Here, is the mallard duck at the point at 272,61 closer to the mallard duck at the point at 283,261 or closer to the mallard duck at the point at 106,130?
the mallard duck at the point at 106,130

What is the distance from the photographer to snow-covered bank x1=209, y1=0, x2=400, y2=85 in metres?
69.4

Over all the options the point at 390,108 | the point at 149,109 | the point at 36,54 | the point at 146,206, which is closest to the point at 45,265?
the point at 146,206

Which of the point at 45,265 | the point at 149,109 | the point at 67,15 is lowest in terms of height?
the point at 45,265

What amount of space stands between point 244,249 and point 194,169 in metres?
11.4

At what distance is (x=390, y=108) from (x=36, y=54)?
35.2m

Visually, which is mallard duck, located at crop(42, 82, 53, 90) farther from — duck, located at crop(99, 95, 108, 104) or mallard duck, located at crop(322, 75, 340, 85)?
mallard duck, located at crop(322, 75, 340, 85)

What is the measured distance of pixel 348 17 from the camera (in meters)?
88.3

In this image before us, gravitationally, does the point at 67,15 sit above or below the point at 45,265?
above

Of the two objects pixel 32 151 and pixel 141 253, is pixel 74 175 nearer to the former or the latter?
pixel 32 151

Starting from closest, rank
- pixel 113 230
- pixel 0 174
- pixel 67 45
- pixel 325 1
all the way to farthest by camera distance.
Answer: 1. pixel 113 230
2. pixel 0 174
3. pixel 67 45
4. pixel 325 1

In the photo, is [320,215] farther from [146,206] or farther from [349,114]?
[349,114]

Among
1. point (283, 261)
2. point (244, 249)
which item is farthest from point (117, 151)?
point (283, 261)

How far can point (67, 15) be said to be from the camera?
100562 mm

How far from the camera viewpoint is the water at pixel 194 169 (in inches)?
--
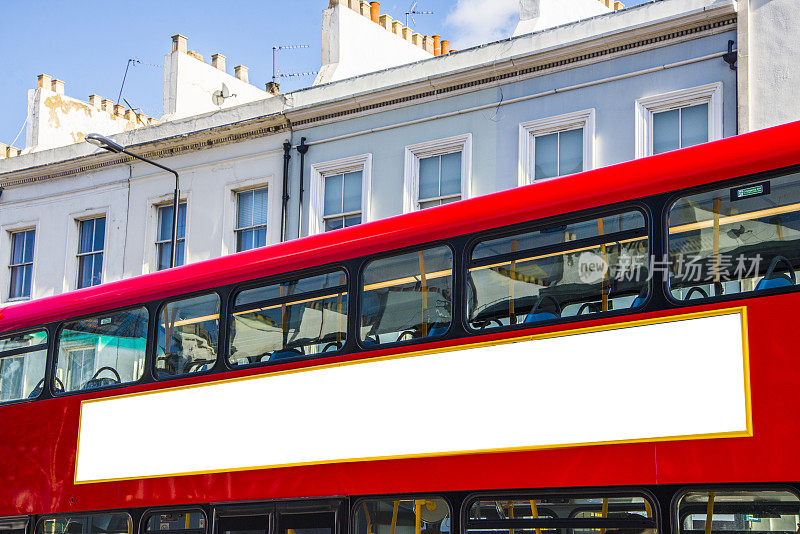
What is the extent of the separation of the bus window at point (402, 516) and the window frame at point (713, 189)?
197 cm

_Set problem_: List every line in the records above that contains the word "farthest", treating uppercase and lowercase letters as different.

_Task response_:
all the way to farthest by camera distance.
which item is farthest from point (117, 151)?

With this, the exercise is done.